**Problem requirements**
Locate each line in the entries below that contains the word "train" and copy those lines out. Case counts.

++++++++

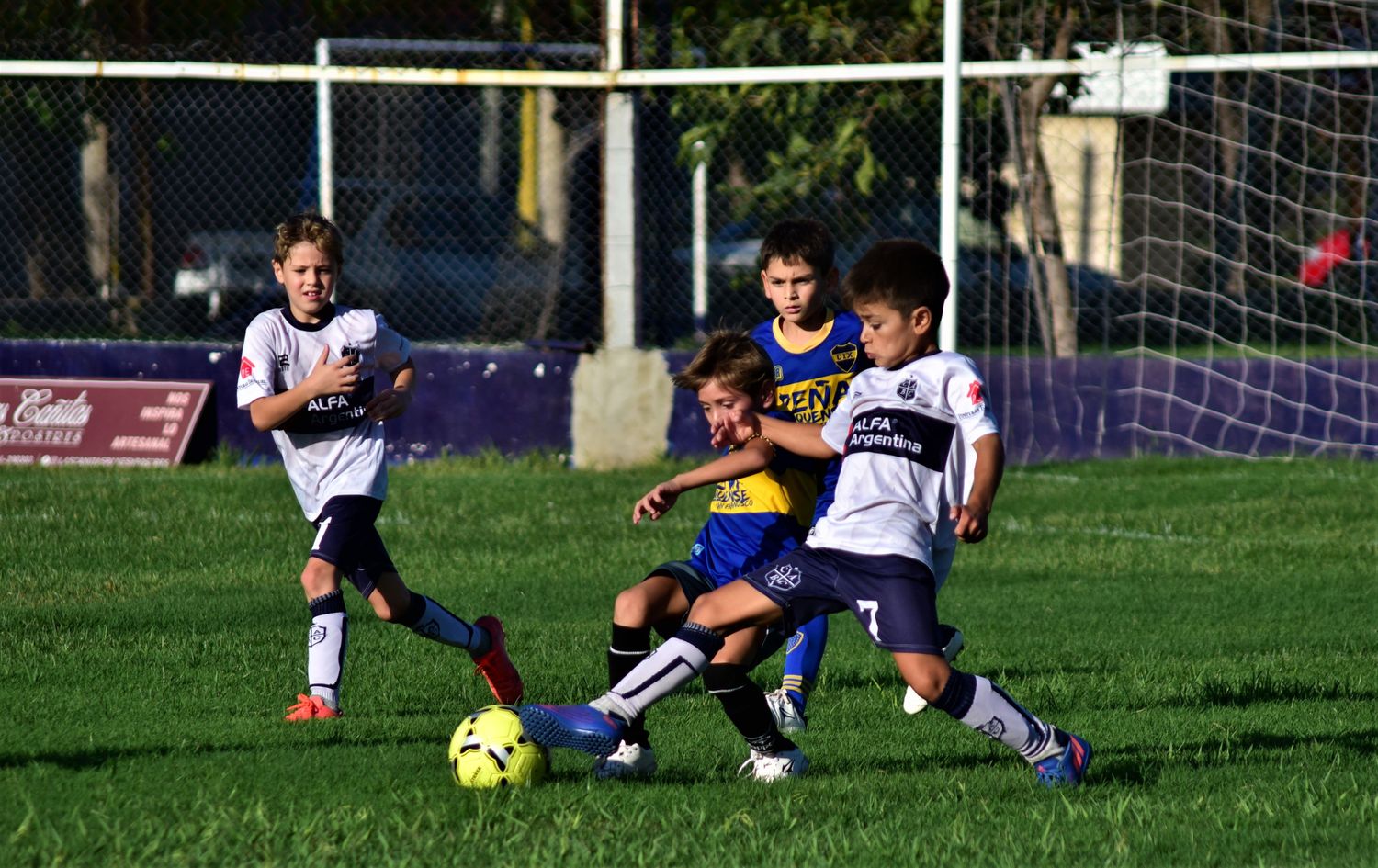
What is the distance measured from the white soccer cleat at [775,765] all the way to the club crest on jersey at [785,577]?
0.54 meters

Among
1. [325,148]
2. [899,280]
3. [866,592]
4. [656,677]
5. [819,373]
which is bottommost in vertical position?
[656,677]

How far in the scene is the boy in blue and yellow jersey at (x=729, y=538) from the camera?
187 inches

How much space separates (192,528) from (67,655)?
135 inches

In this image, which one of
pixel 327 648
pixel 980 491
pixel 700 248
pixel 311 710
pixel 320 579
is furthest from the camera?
pixel 700 248

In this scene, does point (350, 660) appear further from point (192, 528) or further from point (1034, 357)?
point (1034, 357)

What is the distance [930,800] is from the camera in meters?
4.50

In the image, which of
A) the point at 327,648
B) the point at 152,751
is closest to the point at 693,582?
the point at 327,648

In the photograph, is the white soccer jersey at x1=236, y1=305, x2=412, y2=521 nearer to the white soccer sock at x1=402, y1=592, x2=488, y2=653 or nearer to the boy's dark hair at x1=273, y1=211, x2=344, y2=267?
the boy's dark hair at x1=273, y1=211, x2=344, y2=267

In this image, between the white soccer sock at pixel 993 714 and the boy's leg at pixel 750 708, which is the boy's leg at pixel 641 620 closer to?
the boy's leg at pixel 750 708

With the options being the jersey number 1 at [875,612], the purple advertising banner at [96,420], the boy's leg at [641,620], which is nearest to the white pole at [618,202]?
the purple advertising banner at [96,420]

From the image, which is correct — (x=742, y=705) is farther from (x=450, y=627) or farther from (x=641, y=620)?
(x=450, y=627)

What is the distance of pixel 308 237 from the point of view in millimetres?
5703

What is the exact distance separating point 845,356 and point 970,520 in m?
1.22

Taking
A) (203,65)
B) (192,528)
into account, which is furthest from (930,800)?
(203,65)
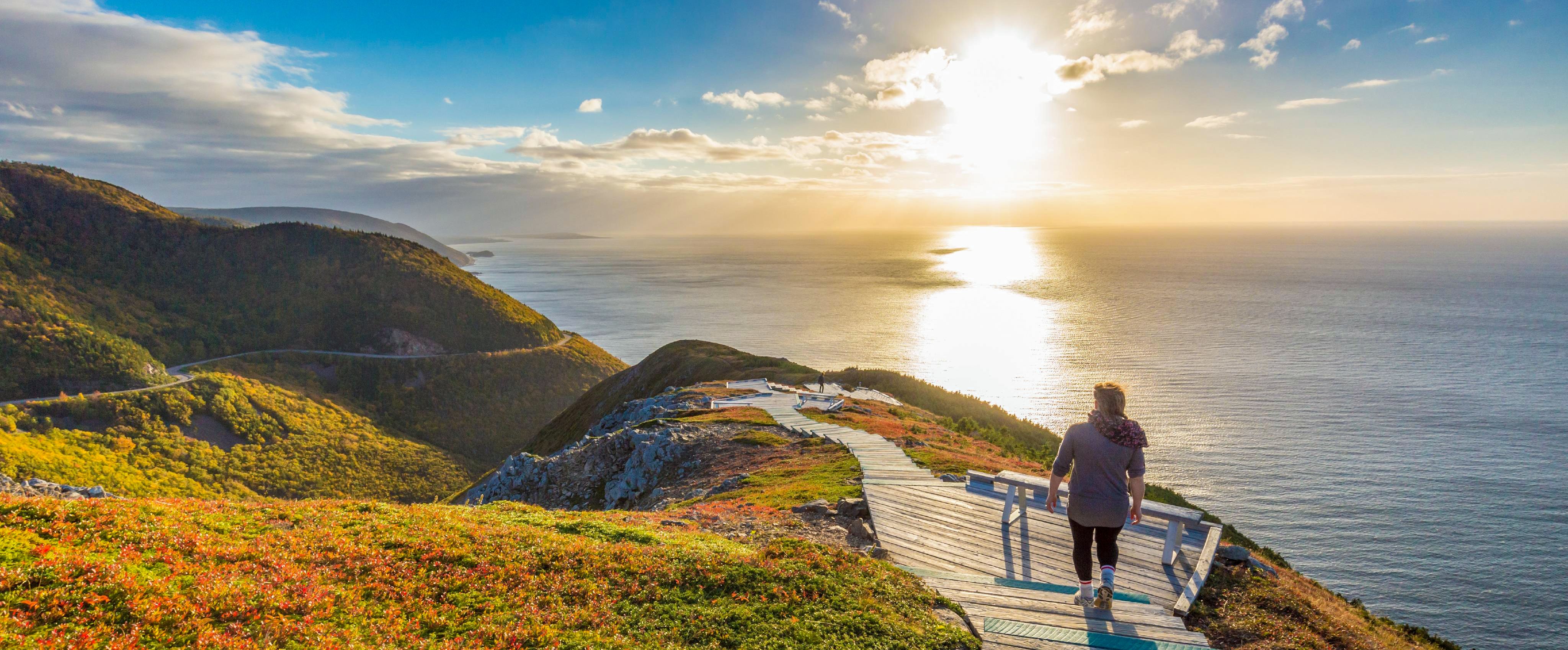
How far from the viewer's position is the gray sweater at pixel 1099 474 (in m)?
7.48

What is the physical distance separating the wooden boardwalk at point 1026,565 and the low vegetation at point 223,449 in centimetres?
6206

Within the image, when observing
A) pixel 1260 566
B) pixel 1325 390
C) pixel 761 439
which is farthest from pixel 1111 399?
pixel 1325 390

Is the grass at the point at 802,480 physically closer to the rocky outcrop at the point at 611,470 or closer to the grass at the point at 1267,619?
the rocky outcrop at the point at 611,470

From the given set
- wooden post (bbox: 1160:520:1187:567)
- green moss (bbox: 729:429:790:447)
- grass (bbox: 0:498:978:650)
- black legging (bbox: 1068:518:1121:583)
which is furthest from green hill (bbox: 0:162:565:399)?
wooden post (bbox: 1160:520:1187:567)

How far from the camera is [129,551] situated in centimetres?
739

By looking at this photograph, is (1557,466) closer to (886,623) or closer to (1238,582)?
(1238,582)

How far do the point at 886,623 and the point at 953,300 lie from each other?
159607 millimetres

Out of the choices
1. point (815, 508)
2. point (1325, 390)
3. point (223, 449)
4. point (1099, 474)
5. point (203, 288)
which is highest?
point (1099, 474)

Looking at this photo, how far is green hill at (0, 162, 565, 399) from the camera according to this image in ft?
251

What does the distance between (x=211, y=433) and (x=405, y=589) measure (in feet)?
257

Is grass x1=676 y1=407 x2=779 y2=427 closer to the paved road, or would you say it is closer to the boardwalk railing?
the boardwalk railing

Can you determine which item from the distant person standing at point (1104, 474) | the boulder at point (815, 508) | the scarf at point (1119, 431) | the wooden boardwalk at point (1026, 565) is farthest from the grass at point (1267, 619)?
the boulder at point (815, 508)

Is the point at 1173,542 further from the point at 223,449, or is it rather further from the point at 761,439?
the point at 223,449

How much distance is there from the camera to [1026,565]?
396 inches
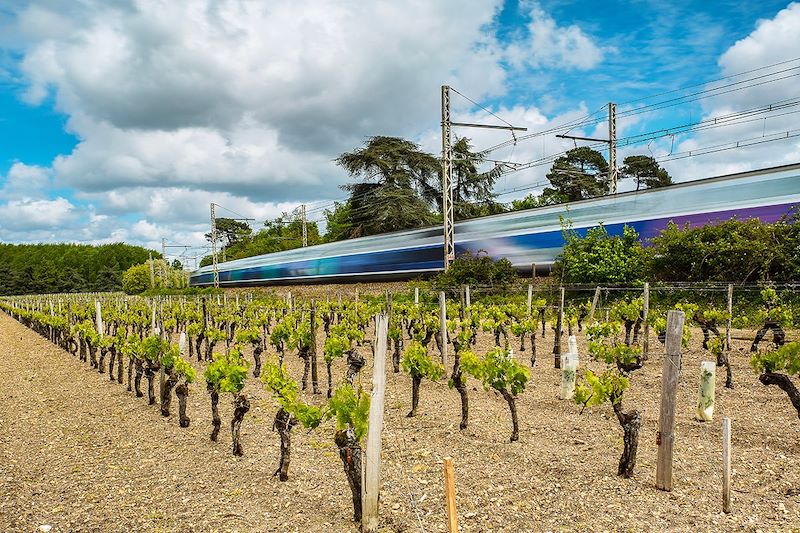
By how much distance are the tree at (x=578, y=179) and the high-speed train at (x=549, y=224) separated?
18946 millimetres

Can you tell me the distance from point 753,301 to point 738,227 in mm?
2302

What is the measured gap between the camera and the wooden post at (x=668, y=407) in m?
5.48

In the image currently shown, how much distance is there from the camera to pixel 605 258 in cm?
2077

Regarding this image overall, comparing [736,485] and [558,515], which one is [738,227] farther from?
[558,515]

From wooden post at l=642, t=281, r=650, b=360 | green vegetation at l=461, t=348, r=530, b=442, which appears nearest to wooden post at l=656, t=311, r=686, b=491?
green vegetation at l=461, t=348, r=530, b=442

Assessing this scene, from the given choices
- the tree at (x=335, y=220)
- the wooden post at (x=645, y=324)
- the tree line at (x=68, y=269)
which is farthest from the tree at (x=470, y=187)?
the tree line at (x=68, y=269)

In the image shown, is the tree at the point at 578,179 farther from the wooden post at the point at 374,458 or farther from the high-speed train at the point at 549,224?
the wooden post at the point at 374,458

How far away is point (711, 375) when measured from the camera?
773 centimetres

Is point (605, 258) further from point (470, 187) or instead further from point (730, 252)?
point (470, 187)

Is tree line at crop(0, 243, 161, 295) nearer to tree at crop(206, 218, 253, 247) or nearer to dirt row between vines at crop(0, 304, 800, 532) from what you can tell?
tree at crop(206, 218, 253, 247)

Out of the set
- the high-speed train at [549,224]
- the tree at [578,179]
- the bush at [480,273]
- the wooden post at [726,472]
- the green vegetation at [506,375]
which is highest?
the tree at [578,179]

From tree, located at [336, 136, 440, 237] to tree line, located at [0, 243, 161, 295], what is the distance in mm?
55722

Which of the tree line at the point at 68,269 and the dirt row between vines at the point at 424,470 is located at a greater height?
the tree line at the point at 68,269

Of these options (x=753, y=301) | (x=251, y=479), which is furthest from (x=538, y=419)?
(x=753, y=301)
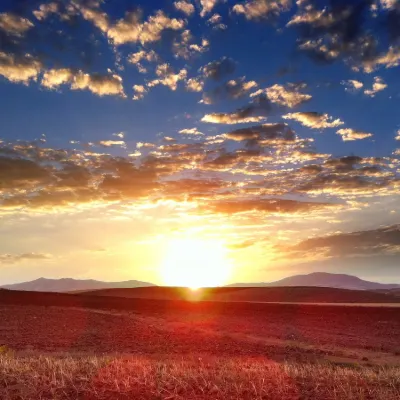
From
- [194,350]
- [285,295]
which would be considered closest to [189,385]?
[194,350]

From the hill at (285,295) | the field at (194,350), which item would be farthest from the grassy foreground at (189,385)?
the hill at (285,295)

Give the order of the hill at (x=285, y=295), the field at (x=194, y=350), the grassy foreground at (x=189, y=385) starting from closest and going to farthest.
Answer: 1. the grassy foreground at (x=189, y=385)
2. the field at (x=194, y=350)
3. the hill at (x=285, y=295)

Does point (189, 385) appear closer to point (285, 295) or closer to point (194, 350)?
point (194, 350)

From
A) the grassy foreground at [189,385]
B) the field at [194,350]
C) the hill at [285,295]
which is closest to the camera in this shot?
the grassy foreground at [189,385]

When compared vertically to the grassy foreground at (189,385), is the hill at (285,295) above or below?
above

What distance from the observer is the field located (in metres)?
8.03

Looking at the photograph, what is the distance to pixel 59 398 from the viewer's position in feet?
24.6

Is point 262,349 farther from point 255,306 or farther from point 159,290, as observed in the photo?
point 159,290

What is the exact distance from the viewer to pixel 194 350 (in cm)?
2308

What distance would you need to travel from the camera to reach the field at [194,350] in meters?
8.03

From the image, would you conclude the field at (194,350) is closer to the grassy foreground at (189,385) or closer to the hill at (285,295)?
the grassy foreground at (189,385)

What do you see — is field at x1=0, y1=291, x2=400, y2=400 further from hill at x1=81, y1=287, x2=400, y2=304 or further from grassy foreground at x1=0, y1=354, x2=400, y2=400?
hill at x1=81, y1=287, x2=400, y2=304

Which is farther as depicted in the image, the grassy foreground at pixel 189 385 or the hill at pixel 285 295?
the hill at pixel 285 295

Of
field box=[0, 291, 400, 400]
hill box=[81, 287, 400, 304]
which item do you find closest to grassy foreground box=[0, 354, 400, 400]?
field box=[0, 291, 400, 400]
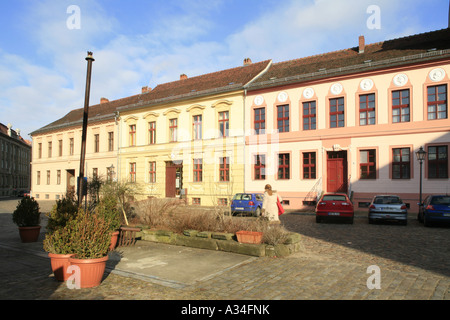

++++++++

**Solution to the problem**
By how much distance are the tree at (x=578, y=179) and the high-speed train at (x=549, y=224) separated?
In the image shown, is the tree at the point at 578,179 farther from the wooden post at the point at 374,458 or farther from the high-speed train at the point at 549,224?
- the high-speed train at [549,224]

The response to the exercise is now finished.